The lives of others which Vela recounts are no less instructional or vivid, beginning with his recounting of the “war of the naked morning” waged by Tuimanu’a Fa’aola. But Vela’s central task is to memorialise the life of the atua Nafanua, transforming her confessions into art and history, recalling her troubled relationship with her immortal eel-tailed father, her doomed love of a mortal (who, like Tithonus, is gifted immortality without eternal youth), and the destruction of her people and the religion she leads by the arrival of the Albinos and their missionaries.

This collection of romping, effervescent, larger than life stories is offered as an oral experience, in the form of songs and poems, asides and interruptions. Rhythmic and lyrical, the words are set out on the page largely without punctuation, and the result is seductively fluid. For The Adventures of Vela places great emphasis on the mode and act of storytelling, meditating on the role of the storyteller in shaping the reality he describes. And while Vela’s chronicles keep up the narrative momentum, the real hero and story of the book is the chronicler himself, and the real heart of its meaning is in the role and nature of storytelling itself: “chronicles usually omit the lives of their chroniclers/but   as you know   the chronicler is the chronicle/the teller is the tale”. So Wendt has some fun with the reader of his novel, who is asked to judge the variously flawed narrators (Vela’s development of a science of Feetistry, for instance, demonstrates what an “intolerable arsetit” he was), to judge between contesting versions, identify their contradictions, and to divine the truth within the tales, no matter how strange.

But that’s not all Wendt is playing with here; he’s also reworking and subverting a hefty chunk of Western literary and cultural history, then confidently synthesising it with an oral Pacific tradition in ways which are sophisticated, unexpected and witty.

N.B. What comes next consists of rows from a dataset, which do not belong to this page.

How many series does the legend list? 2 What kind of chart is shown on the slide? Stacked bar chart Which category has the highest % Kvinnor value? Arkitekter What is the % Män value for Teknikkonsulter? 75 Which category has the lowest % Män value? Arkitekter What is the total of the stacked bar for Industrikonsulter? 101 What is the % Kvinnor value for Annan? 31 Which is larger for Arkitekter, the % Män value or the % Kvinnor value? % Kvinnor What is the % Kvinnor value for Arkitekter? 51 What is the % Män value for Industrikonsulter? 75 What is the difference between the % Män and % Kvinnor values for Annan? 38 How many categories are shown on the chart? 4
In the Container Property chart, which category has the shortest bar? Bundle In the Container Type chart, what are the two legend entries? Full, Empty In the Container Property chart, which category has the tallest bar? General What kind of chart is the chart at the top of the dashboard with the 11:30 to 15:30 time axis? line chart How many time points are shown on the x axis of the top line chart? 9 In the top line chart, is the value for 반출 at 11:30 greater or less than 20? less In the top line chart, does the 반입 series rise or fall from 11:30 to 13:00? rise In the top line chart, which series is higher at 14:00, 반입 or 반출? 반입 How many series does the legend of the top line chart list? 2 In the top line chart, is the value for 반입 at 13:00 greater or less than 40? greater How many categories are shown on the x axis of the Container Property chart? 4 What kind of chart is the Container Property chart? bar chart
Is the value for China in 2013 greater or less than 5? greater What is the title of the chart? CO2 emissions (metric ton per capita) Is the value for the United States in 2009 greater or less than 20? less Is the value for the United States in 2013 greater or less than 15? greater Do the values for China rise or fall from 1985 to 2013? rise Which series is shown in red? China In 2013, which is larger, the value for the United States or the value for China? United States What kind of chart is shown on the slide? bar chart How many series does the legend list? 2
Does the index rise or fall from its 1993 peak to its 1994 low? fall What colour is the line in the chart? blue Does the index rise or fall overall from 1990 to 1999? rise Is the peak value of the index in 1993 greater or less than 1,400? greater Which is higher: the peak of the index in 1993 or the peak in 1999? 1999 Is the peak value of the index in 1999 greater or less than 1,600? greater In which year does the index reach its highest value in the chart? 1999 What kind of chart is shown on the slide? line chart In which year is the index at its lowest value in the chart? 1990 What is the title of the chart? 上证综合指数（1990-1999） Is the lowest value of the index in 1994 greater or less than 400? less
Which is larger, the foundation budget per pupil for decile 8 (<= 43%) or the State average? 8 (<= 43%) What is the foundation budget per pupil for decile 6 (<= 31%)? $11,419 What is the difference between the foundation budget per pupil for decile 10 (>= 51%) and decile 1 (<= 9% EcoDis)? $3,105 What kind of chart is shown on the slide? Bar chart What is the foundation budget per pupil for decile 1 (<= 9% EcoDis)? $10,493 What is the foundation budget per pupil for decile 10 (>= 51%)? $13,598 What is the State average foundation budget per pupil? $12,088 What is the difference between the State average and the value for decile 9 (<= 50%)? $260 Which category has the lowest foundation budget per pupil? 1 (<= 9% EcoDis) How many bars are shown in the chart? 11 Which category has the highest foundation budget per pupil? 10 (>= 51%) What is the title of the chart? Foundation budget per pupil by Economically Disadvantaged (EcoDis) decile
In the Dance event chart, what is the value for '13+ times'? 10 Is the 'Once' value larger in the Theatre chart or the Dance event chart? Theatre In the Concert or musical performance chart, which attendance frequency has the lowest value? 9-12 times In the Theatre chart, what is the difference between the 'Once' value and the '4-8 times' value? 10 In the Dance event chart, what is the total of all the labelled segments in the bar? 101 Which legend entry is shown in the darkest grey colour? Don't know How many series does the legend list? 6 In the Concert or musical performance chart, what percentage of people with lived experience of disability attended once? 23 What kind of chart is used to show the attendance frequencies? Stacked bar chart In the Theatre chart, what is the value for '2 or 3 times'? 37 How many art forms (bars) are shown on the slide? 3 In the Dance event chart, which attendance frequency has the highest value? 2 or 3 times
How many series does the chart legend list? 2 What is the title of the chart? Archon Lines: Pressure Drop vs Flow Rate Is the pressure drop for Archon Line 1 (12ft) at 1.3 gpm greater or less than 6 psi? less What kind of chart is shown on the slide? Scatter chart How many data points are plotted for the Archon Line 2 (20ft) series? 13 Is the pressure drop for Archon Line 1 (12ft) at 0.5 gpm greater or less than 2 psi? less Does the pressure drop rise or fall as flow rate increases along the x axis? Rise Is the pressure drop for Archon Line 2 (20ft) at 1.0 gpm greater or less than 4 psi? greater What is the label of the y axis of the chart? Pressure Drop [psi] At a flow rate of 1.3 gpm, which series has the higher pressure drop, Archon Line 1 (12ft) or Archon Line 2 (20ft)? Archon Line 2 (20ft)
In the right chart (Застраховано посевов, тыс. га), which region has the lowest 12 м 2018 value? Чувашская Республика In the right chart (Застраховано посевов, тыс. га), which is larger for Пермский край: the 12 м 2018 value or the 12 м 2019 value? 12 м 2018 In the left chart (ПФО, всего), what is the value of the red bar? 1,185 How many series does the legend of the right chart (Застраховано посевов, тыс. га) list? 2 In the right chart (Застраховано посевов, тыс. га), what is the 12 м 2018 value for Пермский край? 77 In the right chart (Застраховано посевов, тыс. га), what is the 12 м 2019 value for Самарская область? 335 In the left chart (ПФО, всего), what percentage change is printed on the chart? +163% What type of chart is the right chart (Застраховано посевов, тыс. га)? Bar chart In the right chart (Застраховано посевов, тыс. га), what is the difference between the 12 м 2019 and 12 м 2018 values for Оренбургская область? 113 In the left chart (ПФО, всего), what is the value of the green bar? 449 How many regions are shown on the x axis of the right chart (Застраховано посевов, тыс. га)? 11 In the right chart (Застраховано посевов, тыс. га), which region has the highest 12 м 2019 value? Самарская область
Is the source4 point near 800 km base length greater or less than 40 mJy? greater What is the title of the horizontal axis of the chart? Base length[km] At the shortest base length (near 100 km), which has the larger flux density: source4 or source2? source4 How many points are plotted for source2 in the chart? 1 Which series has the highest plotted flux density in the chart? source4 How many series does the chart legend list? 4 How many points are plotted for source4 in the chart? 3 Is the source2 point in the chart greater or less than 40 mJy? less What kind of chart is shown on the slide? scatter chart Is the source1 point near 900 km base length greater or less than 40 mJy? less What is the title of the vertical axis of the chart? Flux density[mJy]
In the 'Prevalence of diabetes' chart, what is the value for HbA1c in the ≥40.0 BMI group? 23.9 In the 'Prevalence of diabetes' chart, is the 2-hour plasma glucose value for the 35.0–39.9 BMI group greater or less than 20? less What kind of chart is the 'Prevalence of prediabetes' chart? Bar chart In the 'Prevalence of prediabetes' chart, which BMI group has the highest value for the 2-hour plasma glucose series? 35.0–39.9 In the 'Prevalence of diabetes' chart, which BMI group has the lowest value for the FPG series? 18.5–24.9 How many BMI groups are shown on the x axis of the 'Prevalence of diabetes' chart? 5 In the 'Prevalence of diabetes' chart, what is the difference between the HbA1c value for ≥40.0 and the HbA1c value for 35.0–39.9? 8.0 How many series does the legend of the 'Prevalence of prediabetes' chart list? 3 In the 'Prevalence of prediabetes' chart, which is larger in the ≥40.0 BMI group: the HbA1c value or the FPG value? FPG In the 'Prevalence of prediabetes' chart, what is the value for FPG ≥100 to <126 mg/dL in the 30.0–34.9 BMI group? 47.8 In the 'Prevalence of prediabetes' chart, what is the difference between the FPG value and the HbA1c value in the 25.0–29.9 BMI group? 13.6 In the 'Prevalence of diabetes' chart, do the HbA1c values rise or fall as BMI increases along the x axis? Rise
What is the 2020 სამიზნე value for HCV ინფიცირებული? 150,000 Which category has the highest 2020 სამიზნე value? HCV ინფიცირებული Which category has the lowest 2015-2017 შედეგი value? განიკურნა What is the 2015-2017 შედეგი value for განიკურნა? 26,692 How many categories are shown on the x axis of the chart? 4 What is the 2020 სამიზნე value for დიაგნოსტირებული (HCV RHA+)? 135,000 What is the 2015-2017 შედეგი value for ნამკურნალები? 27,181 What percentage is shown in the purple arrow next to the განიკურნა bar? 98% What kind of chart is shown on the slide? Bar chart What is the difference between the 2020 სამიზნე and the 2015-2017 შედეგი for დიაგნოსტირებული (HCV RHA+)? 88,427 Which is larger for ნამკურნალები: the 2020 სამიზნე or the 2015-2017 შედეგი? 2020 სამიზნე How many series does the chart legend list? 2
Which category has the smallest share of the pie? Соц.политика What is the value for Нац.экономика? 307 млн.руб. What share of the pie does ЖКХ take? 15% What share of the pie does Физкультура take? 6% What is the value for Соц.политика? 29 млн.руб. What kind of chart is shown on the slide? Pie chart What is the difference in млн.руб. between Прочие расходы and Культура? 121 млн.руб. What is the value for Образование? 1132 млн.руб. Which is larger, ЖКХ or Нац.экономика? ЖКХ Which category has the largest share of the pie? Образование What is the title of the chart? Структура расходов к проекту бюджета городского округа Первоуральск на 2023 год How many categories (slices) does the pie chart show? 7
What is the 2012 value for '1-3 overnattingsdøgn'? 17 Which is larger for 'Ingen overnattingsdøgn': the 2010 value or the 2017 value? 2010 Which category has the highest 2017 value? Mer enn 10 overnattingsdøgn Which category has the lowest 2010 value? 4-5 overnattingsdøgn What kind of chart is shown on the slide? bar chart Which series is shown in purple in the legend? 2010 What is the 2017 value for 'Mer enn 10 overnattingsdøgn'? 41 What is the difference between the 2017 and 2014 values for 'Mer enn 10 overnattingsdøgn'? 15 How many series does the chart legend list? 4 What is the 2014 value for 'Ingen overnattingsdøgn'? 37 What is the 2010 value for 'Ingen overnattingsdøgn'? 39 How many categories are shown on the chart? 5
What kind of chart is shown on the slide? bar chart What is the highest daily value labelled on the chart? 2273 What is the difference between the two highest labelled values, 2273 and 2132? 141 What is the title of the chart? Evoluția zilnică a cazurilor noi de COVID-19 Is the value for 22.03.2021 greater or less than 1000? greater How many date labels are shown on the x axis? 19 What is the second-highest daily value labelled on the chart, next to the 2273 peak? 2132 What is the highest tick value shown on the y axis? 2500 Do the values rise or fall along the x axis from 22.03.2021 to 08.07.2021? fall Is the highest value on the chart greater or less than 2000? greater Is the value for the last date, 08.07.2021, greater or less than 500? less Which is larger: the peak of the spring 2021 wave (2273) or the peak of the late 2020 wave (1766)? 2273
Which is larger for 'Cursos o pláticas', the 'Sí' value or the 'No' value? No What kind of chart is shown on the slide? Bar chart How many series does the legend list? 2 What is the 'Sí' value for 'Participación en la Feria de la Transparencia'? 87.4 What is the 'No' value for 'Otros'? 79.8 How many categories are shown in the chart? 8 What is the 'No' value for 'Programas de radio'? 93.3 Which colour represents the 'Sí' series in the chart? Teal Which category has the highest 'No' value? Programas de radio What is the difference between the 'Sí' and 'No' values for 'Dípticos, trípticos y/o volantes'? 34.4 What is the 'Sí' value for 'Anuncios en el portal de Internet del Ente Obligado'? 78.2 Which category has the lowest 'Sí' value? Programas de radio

Though ostensibly a Samoan history, the cultural references are wide-ranging (Coleridge, Freud, Pythagoras, Bill Shakespeare, Einstein, the Doors, Dracula, Baxter and Tuwhare among others), and the book evokes the heroes of multiple cultural traditions (Maui, Zeus, Odysseus and Christ). Like Omeros, Derek Walcott’s Caribbean echo of Homer’s Odyssey, The Adventures of Vela is a contemporary and localised epic, conscious and in control of all the histories which precede it. The novel wears that inheritance lightly and joyfully; it is an impressive work in Wendt’s already impressive oeuvre, offering a very optimistic vision of modern Aotearoa-Pacific identity.

 

Louise O’Brien is a Wellington reviewer.